→ **Excerpted passage**:
━━━━━━━━
Encouraging signs on lean leadership


John Shook - Chairman and CEO Lean Enterprise Institute, Inc. (13.12.2012)


Exploring the world of "lean coaching" with over 200 of our closest friends last week at the Lean Coaching Summit in Orlando, there is no questioning the essential nature of coaching as a core skill of lean leadership. If lean is a matter of learning new skills and even mental models, learning lean is a "learn by doing" or experiential learning process. And if lean is an experiential learning process, coaching is THE skill to enable more effective, more efficient learning of lean thinking and practice. It's a skill that all lean leaders need to acquire – and that we'll explore further at our annual Lean Transformation Summit in March.


Lean leadership according to Art Byrne


Leading through lean thinking sometimes creates conflict. Consider even the way that leaders often feel forced to make a choice that seems essential at the time. Take time to develop people or push product out the door? Take time to develop people or develop people to take time? Stop to do root cause analysis or patch the leak and keep on sailing? Even when such trade-offs don't present themselves so explicitly, leaders are often stymied when they feel the need to narrow their focus and give up one aspect of lean practice to make progress on another.


But, in fact, lean practice is not about this question of "but" – lean is about the "and." Frontiers AND fundamentals, for example. Tools and management. Technical and social. Yoked together at the workplace. Fortunately there are some encouraging trends regarding the way people are talking about lean as a complete business system. A new book, The Lean Turnaround, by veteran CEO and lean legend Art Byrne, sheds light on leading lean as an integrative role. By sharing how he has lead the introduction of lean practice in more than 30 companies (including the famed tale of transforming Wiremold), Art shares his view of how lean operates as a complete business system—a comprehensive way of leading (and managing).


From doing lean to being lean – it's a system


Art's book is timely for its emphasis on the way lean operates as a complete business system. Once you start (andwhere you start, and with which tool you start, depends on where you are and what your problem is), then you find that everything must change—become lean—for any work to take root and generate further gains. Reducing inventory and boosting flow will force your sales force to rethink its opportunities and incentives; and will cause your accounting system to throw out standard assumptions about what to value. As Art says, "Lean cannot be just one of 10 elements of your strategy. It must be the foundational core of everything you are trying to do; that is how it becomes your culture. Don't just do Lean; be Lean." Embody lean thinking to solve business problems and make things better for your customers.
━━━━━━━━
→ **What this exercise asks**:
1. Answer these questions about the lean leadership text:
(a) In what city was the Lean Coaching Summit held?
(b) What is the title of Art Byrne's new book?
(c) In how many companies has Art Byrne led the introduction of lean practice?
2. Switch "Orlando" to "Dallas" in the lean leadership text, and write out the passage from "John Shook - Chairman" up to and including "Summit in March.".
The records that come next are separate material and have nothing to do with the text.

→ **Spatial questions tied to pictures**:
━━━━━━━━
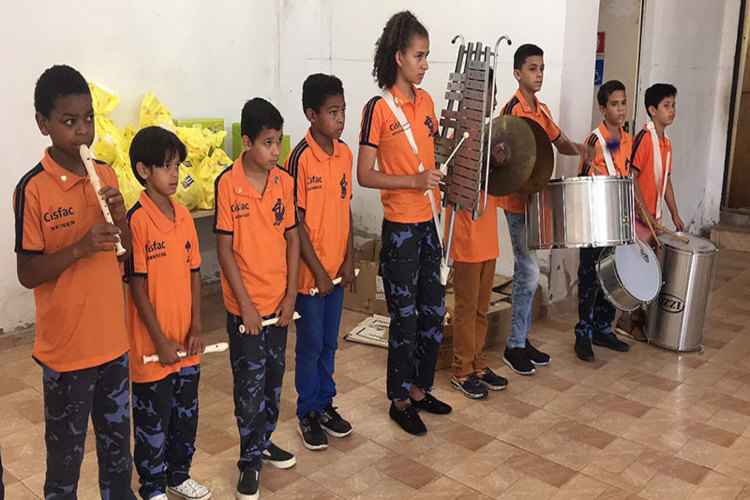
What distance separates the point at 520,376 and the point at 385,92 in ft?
5.73

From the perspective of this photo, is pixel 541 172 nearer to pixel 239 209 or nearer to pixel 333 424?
pixel 333 424

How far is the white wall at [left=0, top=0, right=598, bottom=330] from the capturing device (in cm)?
415

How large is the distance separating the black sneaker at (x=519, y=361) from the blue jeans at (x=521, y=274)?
0.13ft

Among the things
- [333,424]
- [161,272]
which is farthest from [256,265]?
[333,424]

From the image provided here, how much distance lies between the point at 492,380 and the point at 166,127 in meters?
2.47

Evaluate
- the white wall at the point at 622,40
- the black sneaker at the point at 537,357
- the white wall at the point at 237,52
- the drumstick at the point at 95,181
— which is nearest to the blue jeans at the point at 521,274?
the black sneaker at the point at 537,357

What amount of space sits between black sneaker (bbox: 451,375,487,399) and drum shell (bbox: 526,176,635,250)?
76 centimetres

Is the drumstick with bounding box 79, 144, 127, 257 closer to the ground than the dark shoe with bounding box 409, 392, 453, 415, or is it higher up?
higher up

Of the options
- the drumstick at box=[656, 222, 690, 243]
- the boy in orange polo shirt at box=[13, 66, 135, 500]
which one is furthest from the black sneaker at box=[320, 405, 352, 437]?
the drumstick at box=[656, 222, 690, 243]

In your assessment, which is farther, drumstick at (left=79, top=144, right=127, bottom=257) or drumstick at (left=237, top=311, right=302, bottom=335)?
drumstick at (left=237, top=311, right=302, bottom=335)

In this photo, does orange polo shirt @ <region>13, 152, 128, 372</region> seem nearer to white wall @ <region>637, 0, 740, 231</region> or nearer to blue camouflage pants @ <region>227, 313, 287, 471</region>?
blue camouflage pants @ <region>227, 313, 287, 471</region>

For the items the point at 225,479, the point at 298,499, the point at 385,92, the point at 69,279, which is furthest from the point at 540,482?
the point at 69,279

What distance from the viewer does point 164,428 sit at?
7.82ft

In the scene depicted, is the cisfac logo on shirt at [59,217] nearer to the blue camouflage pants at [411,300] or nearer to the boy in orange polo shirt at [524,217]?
the blue camouflage pants at [411,300]
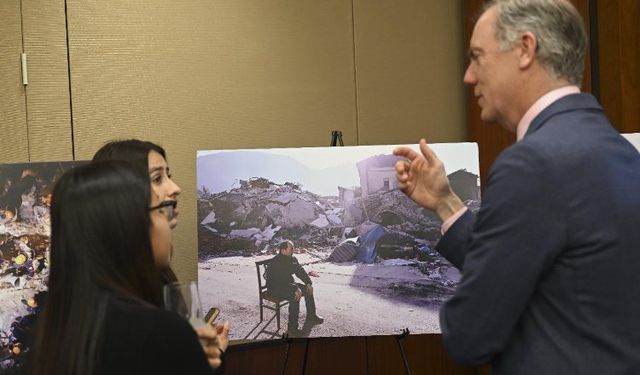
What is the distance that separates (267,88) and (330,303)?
124 cm

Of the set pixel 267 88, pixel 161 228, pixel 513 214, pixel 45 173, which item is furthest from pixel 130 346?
pixel 267 88

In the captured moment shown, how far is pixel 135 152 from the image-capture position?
2680 mm

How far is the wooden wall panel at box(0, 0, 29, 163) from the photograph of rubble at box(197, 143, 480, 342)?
77 cm

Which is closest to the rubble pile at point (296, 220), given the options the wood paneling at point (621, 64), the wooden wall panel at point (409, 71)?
the wooden wall panel at point (409, 71)

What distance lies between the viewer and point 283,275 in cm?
324

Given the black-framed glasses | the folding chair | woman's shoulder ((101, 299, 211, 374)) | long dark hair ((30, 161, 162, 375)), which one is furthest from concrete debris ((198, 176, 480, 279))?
woman's shoulder ((101, 299, 211, 374))

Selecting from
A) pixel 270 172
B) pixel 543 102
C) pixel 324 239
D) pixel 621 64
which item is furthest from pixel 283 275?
pixel 621 64

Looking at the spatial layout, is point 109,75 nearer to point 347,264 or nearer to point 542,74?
point 347,264

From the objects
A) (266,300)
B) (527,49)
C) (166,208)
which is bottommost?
(266,300)

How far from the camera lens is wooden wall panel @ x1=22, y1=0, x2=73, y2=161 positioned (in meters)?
3.39

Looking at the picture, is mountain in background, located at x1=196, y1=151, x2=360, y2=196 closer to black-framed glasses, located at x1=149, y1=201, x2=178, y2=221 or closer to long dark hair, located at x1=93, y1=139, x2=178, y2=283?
long dark hair, located at x1=93, y1=139, x2=178, y2=283

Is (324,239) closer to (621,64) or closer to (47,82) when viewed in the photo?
(47,82)

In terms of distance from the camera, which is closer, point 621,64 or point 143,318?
point 143,318

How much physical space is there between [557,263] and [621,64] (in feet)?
8.53
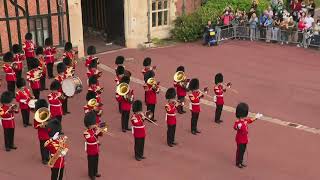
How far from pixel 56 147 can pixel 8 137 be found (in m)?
2.54

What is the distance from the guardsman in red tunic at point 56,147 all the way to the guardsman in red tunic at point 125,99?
2.76 metres

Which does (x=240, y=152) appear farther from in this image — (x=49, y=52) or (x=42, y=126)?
(x=49, y=52)

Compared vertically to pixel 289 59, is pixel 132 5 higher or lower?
higher

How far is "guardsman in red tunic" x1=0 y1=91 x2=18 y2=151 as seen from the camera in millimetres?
10594

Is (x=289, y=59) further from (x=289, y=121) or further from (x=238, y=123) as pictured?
(x=238, y=123)

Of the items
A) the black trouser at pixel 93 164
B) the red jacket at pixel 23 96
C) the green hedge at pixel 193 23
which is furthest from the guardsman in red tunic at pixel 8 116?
the green hedge at pixel 193 23

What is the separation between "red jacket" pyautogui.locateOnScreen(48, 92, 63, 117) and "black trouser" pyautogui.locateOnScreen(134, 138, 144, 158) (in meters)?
2.26

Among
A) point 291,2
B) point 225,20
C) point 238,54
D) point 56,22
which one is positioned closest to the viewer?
point 56,22

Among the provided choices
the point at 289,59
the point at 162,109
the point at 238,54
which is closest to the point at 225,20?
the point at 238,54

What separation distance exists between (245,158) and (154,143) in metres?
2.17

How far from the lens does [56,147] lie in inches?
353

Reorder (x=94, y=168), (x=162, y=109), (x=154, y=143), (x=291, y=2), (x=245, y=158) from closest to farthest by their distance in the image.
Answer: (x=94, y=168), (x=245, y=158), (x=154, y=143), (x=162, y=109), (x=291, y=2)

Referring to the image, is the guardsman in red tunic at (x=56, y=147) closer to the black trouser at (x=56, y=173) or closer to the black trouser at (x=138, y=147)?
the black trouser at (x=56, y=173)

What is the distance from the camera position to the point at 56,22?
18.0m
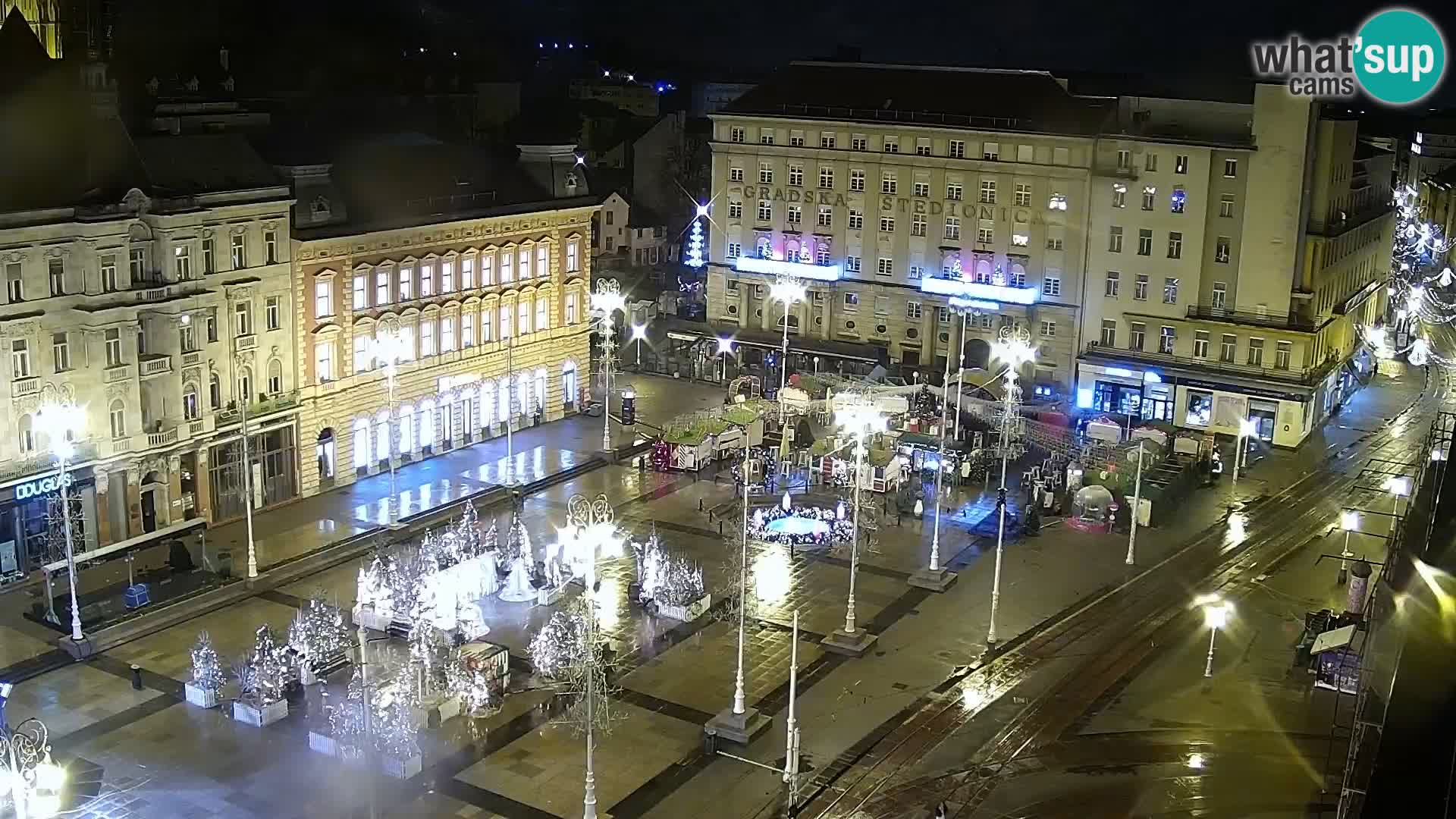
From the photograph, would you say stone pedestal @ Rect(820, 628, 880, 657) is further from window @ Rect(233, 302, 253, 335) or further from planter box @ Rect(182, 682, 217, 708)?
window @ Rect(233, 302, 253, 335)

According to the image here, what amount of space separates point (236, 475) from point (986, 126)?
152 ft

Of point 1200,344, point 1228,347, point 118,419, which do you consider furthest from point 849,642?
point 1228,347

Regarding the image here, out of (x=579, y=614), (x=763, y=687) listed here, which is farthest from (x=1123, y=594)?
(x=579, y=614)

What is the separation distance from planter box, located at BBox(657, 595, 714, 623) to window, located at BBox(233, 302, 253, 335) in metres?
21.6

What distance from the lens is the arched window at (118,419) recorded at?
52.3 meters

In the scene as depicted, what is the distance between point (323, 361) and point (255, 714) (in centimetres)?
2412

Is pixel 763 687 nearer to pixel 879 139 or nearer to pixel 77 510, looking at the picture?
pixel 77 510

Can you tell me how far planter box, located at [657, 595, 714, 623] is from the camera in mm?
49094

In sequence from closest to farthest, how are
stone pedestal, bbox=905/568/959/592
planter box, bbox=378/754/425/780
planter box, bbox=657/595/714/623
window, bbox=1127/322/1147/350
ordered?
1. planter box, bbox=378/754/425/780
2. planter box, bbox=657/595/714/623
3. stone pedestal, bbox=905/568/959/592
4. window, bbox=1127/322/1147/350

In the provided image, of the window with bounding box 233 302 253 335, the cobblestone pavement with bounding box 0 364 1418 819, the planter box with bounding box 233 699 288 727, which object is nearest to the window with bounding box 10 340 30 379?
the window with bounding box 233 302 253 335

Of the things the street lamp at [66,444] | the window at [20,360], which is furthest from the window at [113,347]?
the window at [20,360]

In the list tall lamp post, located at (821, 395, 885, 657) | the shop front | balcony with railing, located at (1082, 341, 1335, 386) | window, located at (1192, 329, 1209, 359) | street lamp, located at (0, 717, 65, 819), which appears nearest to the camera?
street lamp, located at (0, 717, 65, 819)

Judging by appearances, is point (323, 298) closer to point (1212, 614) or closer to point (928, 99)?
point (1212, 614)

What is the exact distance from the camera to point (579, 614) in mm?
49312
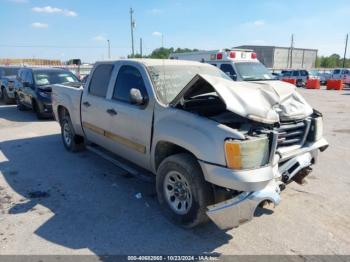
━━━━━━━━
→ **Responses per task**:
1.
(a) Orlando
(b) The Lean Turnaround
(c) More than 30

2.
John Shook - Chairman and CEO Lean Enterprise Institute, Inc. (13.12.2012)


Exploring the world of "lean coaching" with over 200 of our closest friends last week at the Lean Coaching Summit in Dallas, there is no questioning the essential nature of coaching as a core skill of lean leadership. If lean is a matter of learning new skills and even mental models, learning lean is a "learn by doing" or experiential learning process. And if lean is an experiential learning process, coaching is THE skill to enable more effective, more efficient learning of lean thinking and practice. It's a skill that all lean leaders need to acquire – and that we'll explore further at our annual Lean Transformation Summit in March.